Initially, the click systems used modified progressive levers. The lever would stop in a different, distinct position for each gear. This meant that the rider usually had the option to switch to friction shifting if the synchronization went out. So the companies had to mess with cog spacing to make the stops adapt only to their patented parts. By the time SRAM beat Shimano in an unfair trade practices lawsuit, Shimano's unfair trade practices had already given it market dominance, so cog spacing became more or less standardized on their pattern. The other format was Campagnolo's, but Campy has always been a luxury brand.

Index-only shifters make perfect adjustment and synchronization essential. A bike that was high end when new from the late 1990s through today might have eight, nine, ten, eleven, or twelve (sometimes 13) cogs on the rear hub. Drive trains have to match all the way through by brand on the more recent bikes, as SRAM and Shimano have kept the Shifter Wars raging. As with every war, the civilian population suffers much more than the actual combatants. Do you have three, two, or one chainring? By extension, front derailleur or no front derailleur? Well into the 21st Century, the sheer number of speeds was a selling point. Three in the front and nine in the rear makes 27. Three in the front and ten in the rear makes 30. But as chains got skinnier and shifting systems had to handle more chain angle, the industry singled out the front derailleur as the source of all evil. Your high end bike now will have only 12 speeds and damn proud of it. In other words, we're back to the same gear range we had in 1980 with two in the front and six in the back, only it all costs at least three times as much and is far more failure prone. Progress!

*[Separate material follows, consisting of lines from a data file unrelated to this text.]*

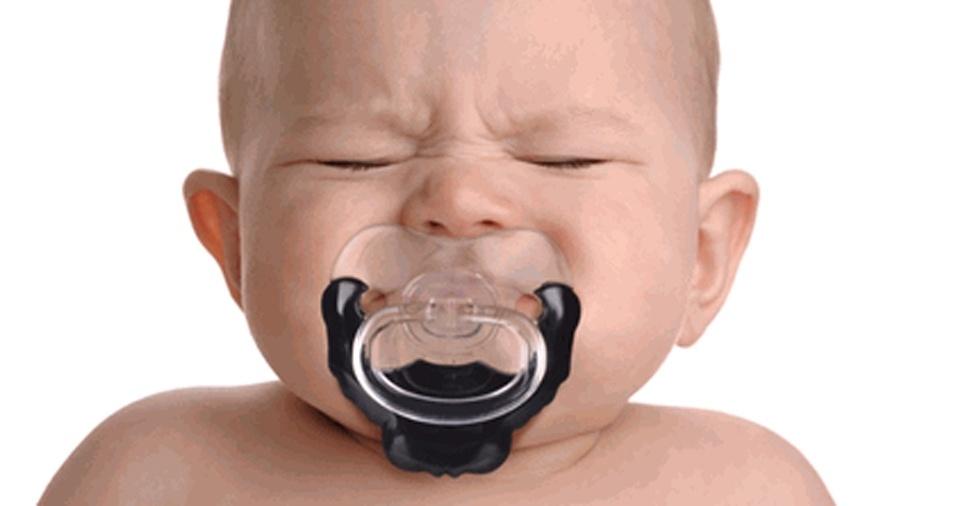 """16. Chega de bigode, este bebê """"prefere"""" manter apenas a barba"""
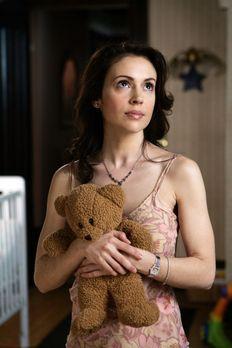 Charmed - Zauberhafte Hexen - Phoebe (Alyssa Milano) findet es empörend, dass...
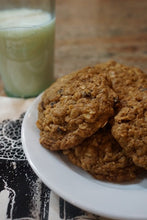 Load image into Gallery viewer, Oatmeal Raisin Cookies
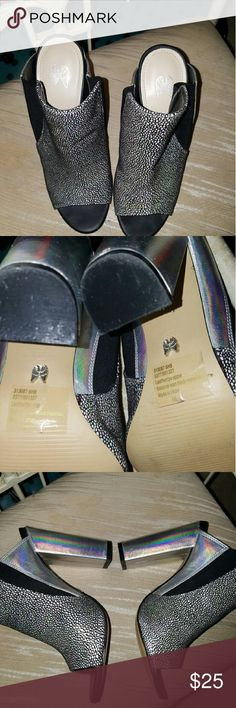 """Beautiful Heels Silver n black gorgeous sexy high heel Slide on with 5"""" heel. Absolutely gorgeous. Brand new condition. Purchased for a wedding n wore just maybe 3 hours. These look so beautiful on. You can see the wings on bottom very clean, perfect condition. Victoria's Secret Shoes Sandals"""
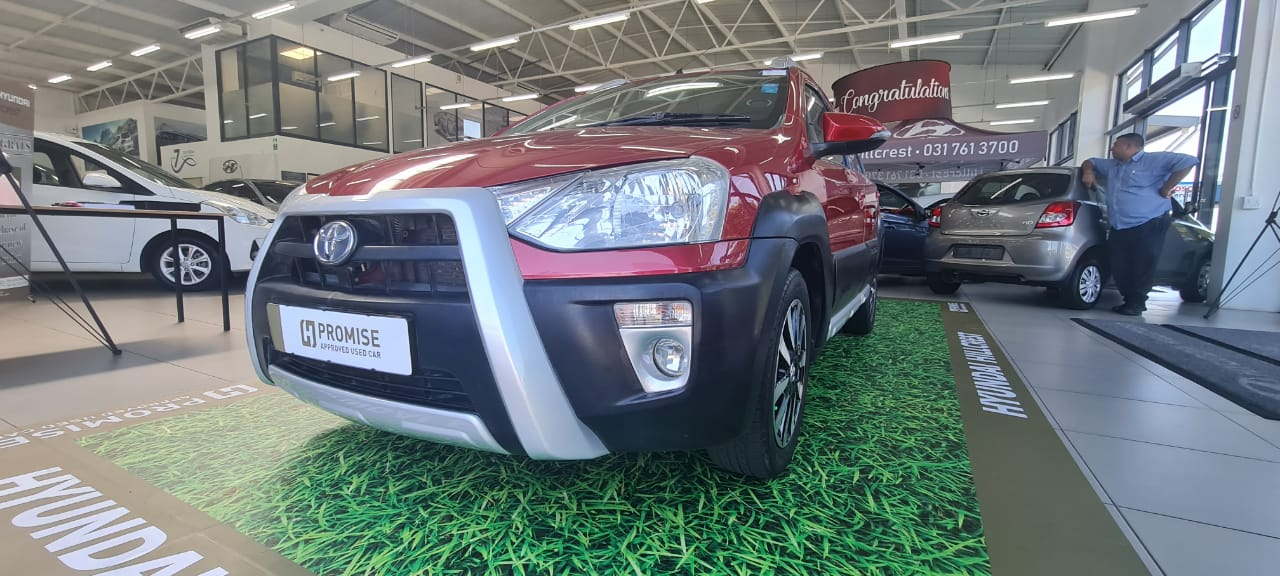 TOYOTA CROSS 1.5 Xs 5Dr Durban 17322264
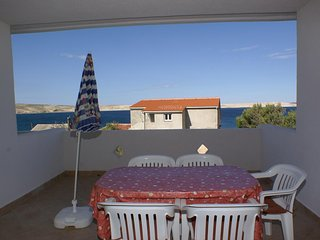 Kustici Apartment Sleeps 6 with Air Con and WiFi - 5462254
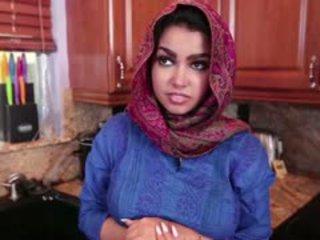 Vollbusig arab teen ada gets gefickt schwer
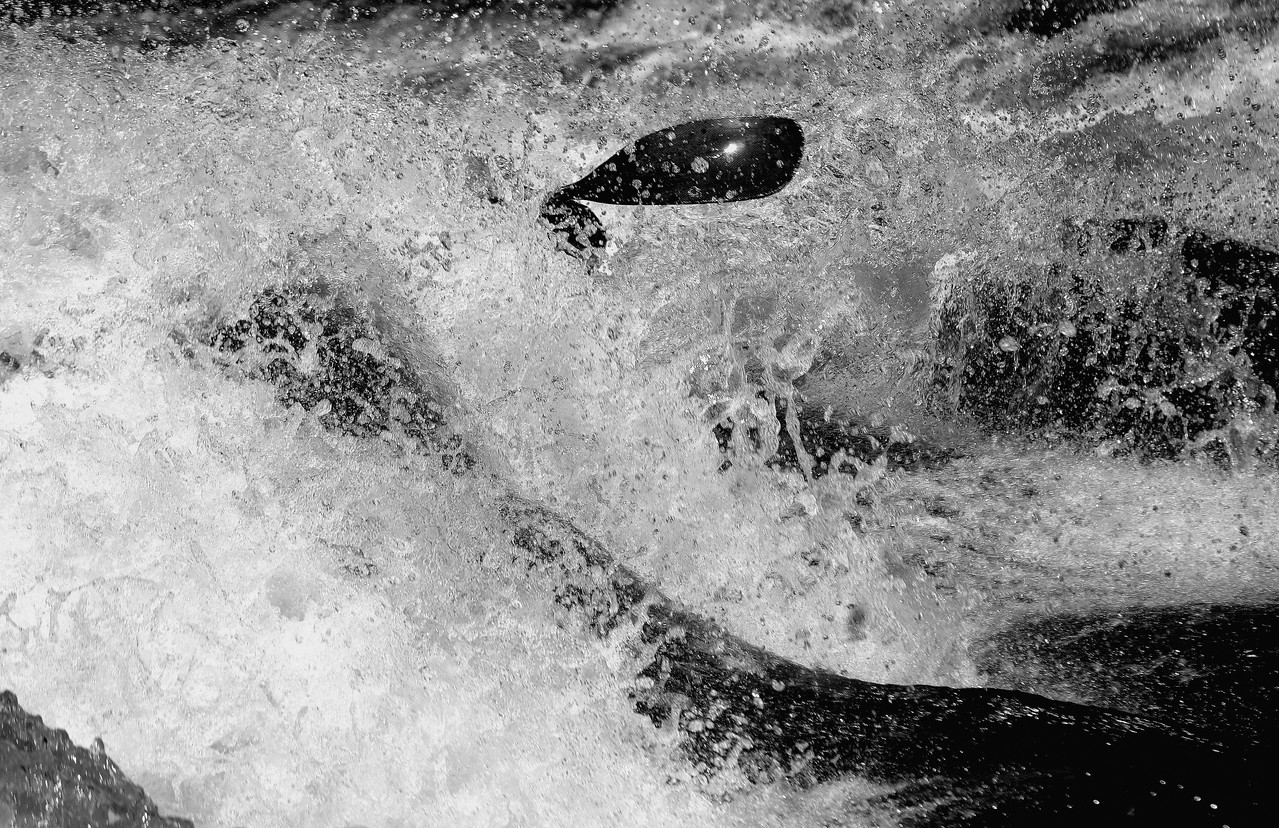 Black paddle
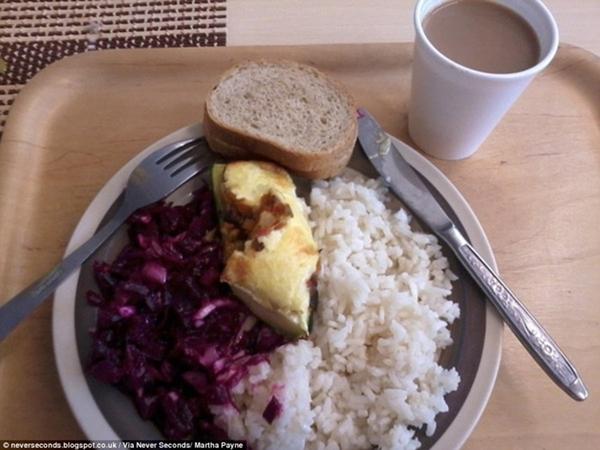 Suất ăn trưa tại một trường học ở nước                                                          Estonia là cơm                                                          trắng với một                                                          miếng thịt và                                                          rau bắp cải                                                          tím. Các em                                                          cũng được thêm                                                          bánh mì và một                                                          ly socola.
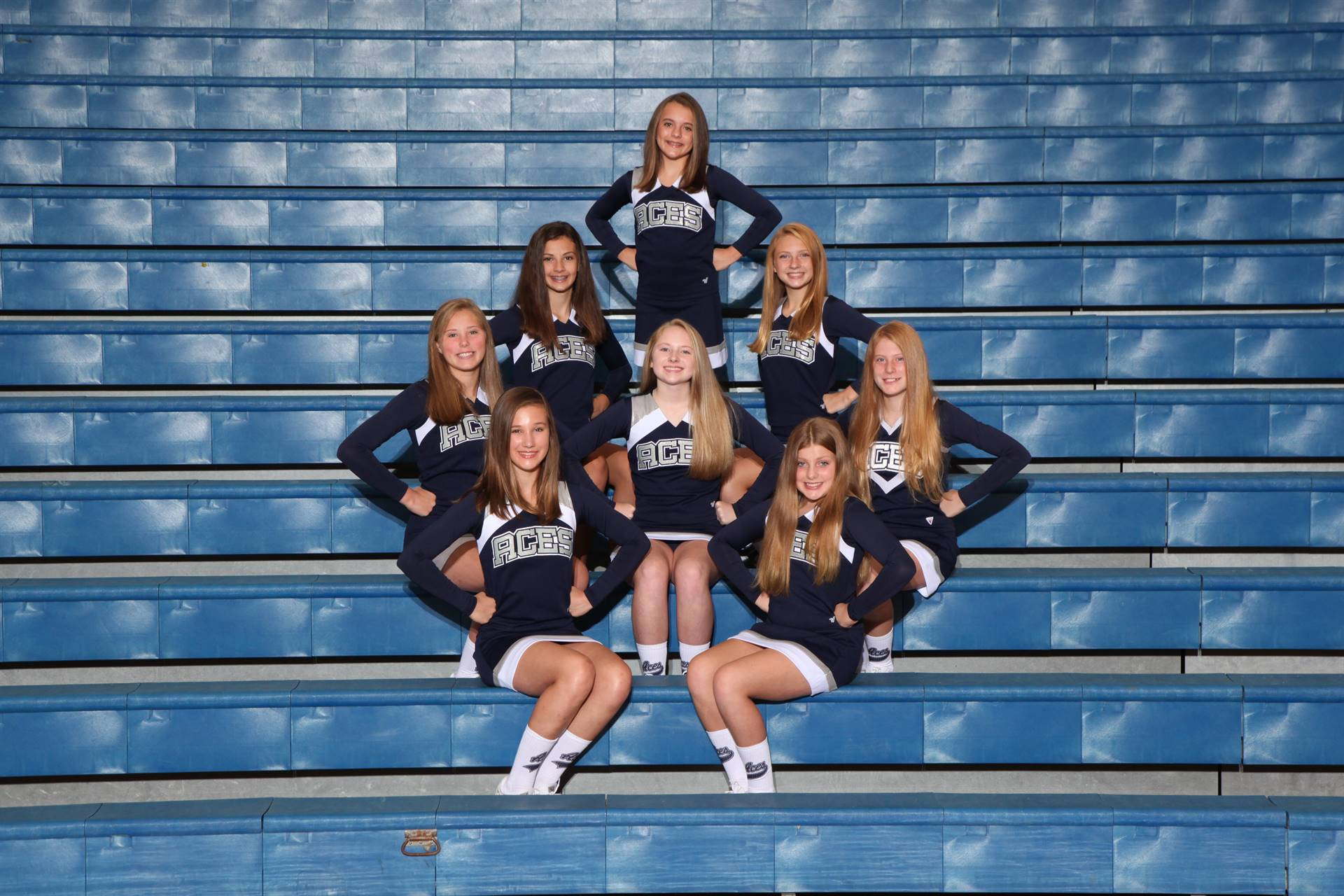 7th Grade Football Cheerleaders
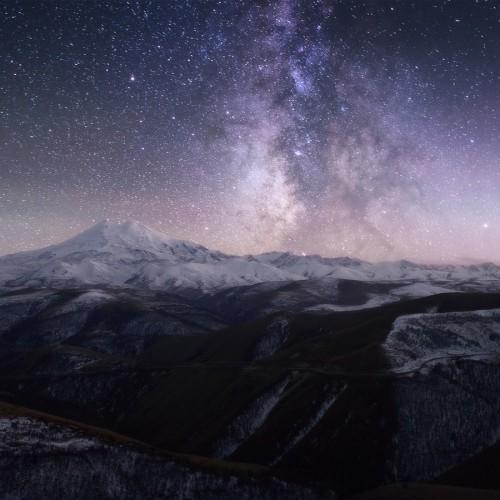 kolioli-20161022-Olga-Potapova-Mount-Elbrus-and-Milky-way-Caucasus-mountains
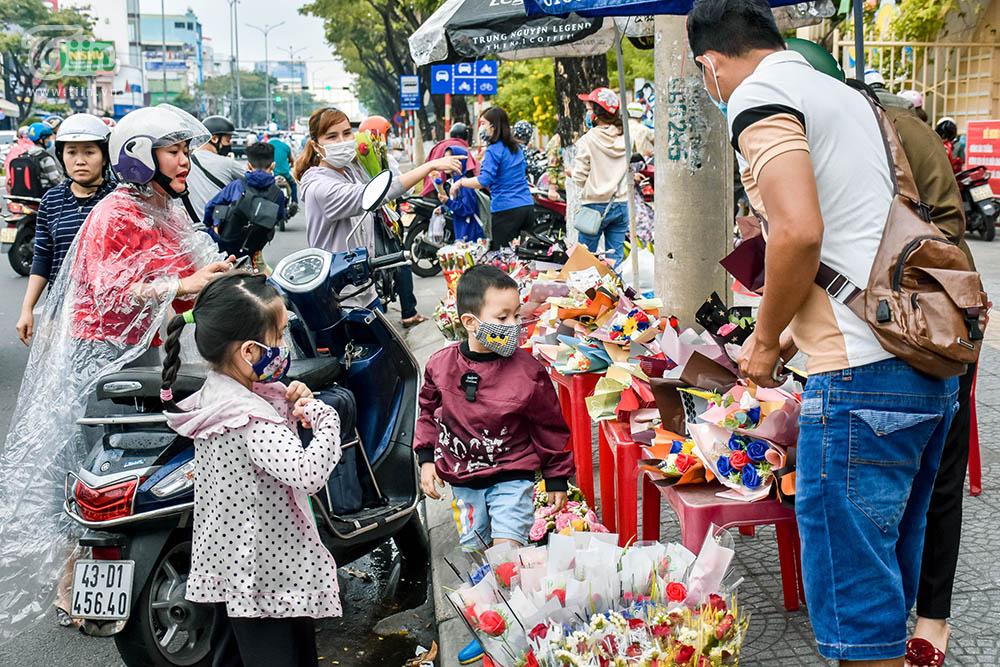 Hàng hoa cá kiếm tiền triệu trong ngày 8/3, các mặt hàng ăn theo bị ngó lơ-1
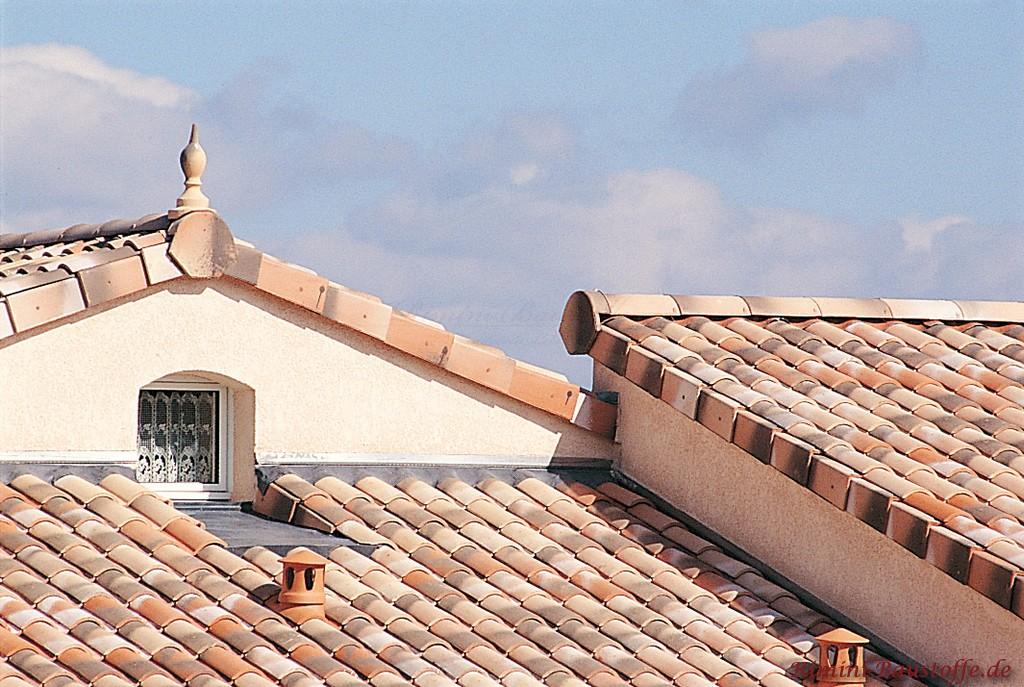 mediterranes Dach in hellem rot und grau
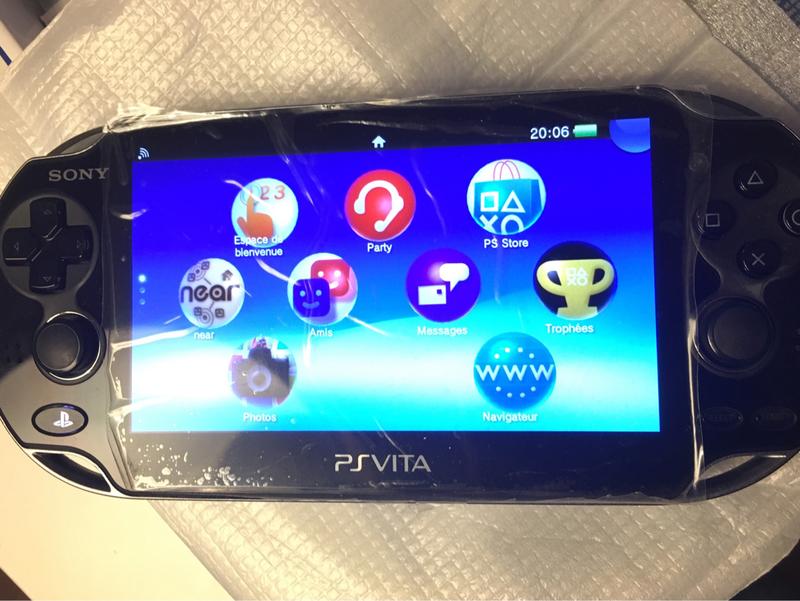 [ECH] Des console portables et des jeux [RECH] Consoles HS [DON]SD2VITA 873ec81c15c4b59844006bd6012f33dacaca851f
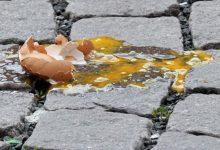 Siracusa  Lancio di uova contro mezzo della municipale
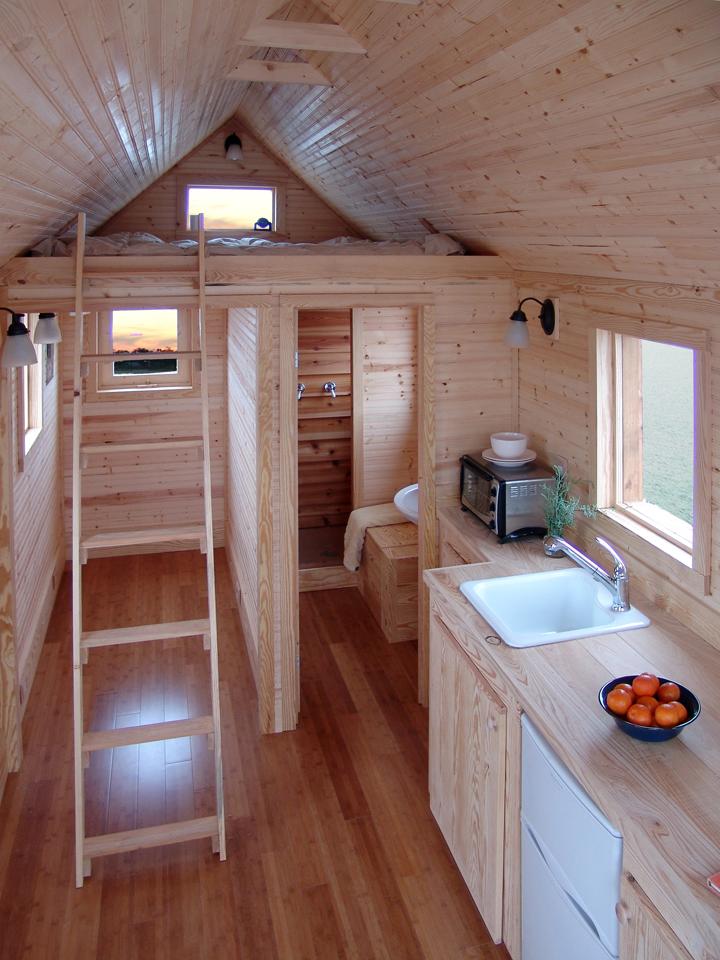 Дизайн маленьких деревянных домов внутри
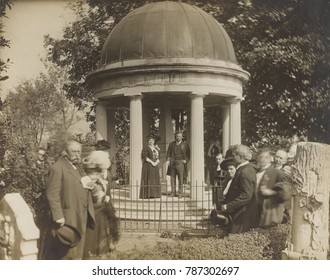 Theodore Roosevelt standing at Andrew Jacksons tomb, at the Hermitage, Oct 22, 1907. Mrs. Mary C. Dorris, of the Ladies Hermitage Association stands with the President, who suggested the Nation should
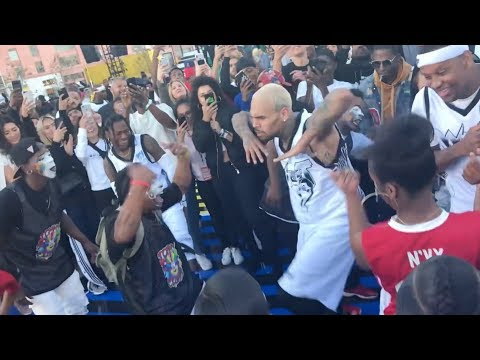 Chris Brown dance-off with Snoop Dogg at NBA All Star Weekend (видео)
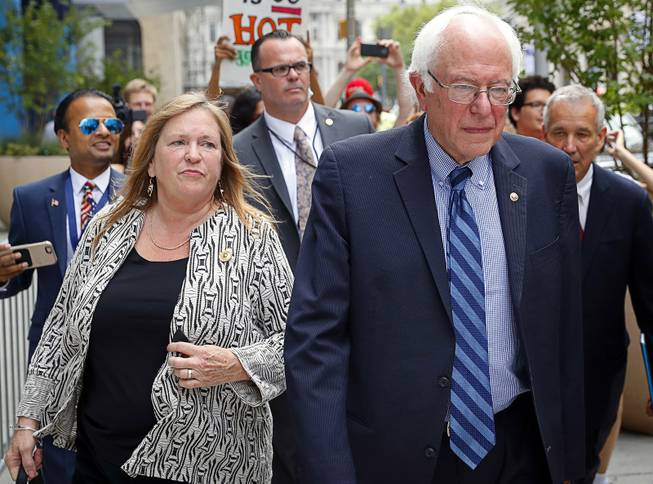 Bernie and Jane Sanders Lawyer Up Amid Burlington College Investigation
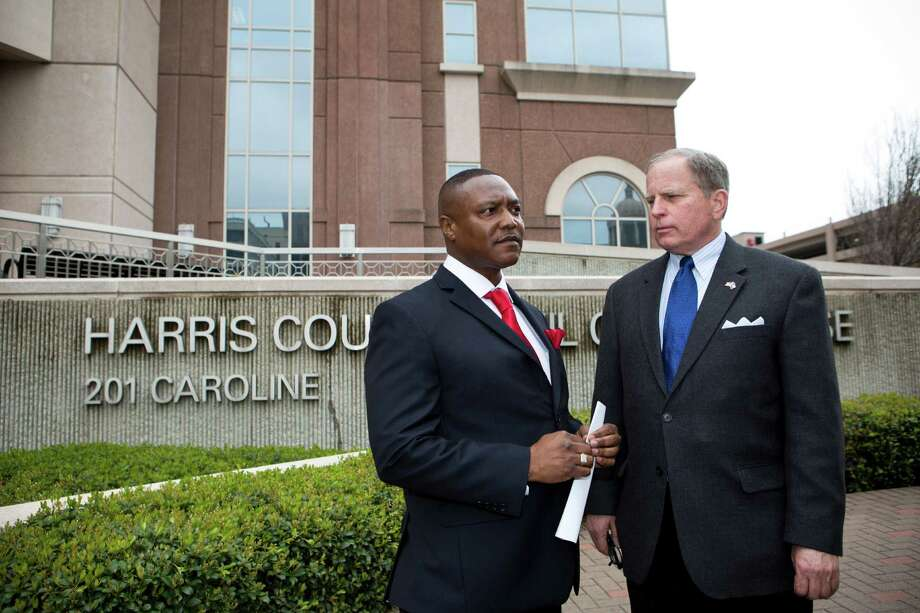 Exonerated Texas death row inmate Anthony Graves was accompanied by attorney Robert Bennett, right, at a news conference about Graves' case March 5. Photo: Marie D. De Jeséºs, Staff / © 2014 Houston Chronicle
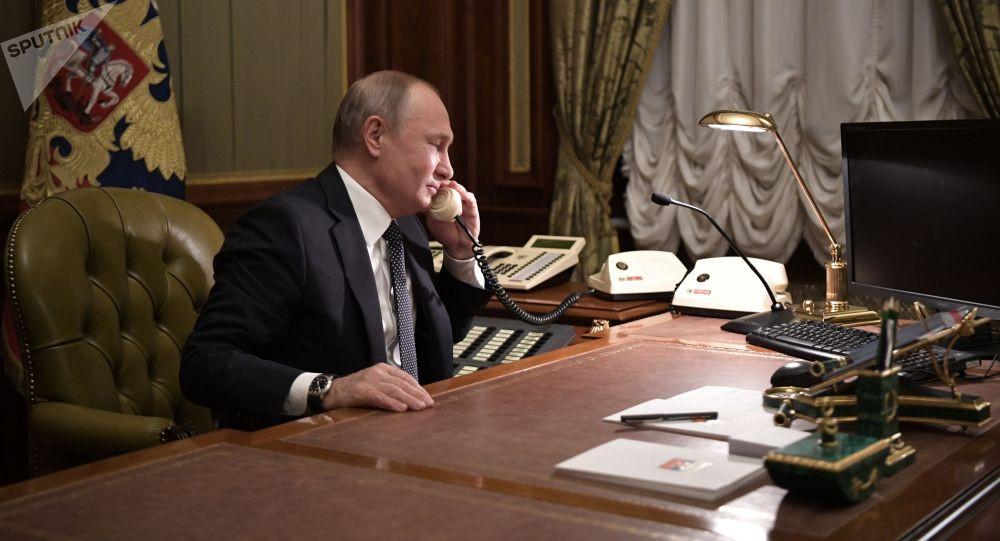 Жээнбеков Путин менен сүйлөшүп, жардамы үчүн ыраазычылык билдирди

Riders mostly don't pay attention to any of this. They buy a new bike and treat it they way they have always treated a bike, expecting the same longevity and reliability. A younger rider who has only ever known finicky index-only shifting will have worse "good old days" to look back on compared to an old geezer who remembers friction shifting and well crafted simplicity, but they both can share the realization that things have gotten steadily more costly and fall apart sooner.

We haven't even talked about suspension, disc brakes, or tubeless tires yet. A guy came in with a sheared off alloy spoke nipple on his mountain bike wheel. With a tube-type tire, it's a quick and simple fix. With a tubeless tire, its a time-consuming, messy, costly process that involves completely redoing the rim tape. An air-tight seal is absolutely essential to tubeless tires. You can't maintain that if you peel back a section of rim tape to drop in a replacement spoke nipple. The guy bought a handful of brass nipples and went off to try his own luck with it. He is free to try cutting a hole and patching it afterward, and then dealing with the almost inevitable failure of that patch, leading him eventually to redo the tape completely. That requires completely cleaning and drying the rim before meticulously applying your tape of choice and remounting the old tire or replacing it because you discover that the sidewalls are too broken down to reseal. Even applying a patch won't work unless the work area is perfectly clean and dry. 

An inner tube will press a rim tape repair into place, while also not depending on it. A tubeless tire does not have that advantage. Air pressure alone will not press the patch more firmly where you want it. Air pressure alone will work its way into any area of weakness and turn it into a leak.

Every customer who comes in interrupts the flow of work already in progress -- or the treasure hunt for needed parts so that work can continue. It's not their fault, it's just how things go. Their questions need answers. Their bike or bike part needs preliminary diagnosis. It's important to share information and knowledge, but in the meantime the bike on the stand is just sitting there. And the new work probably triggers more treasure hunting for some part we either hadn't bothered to stock or just ran out of.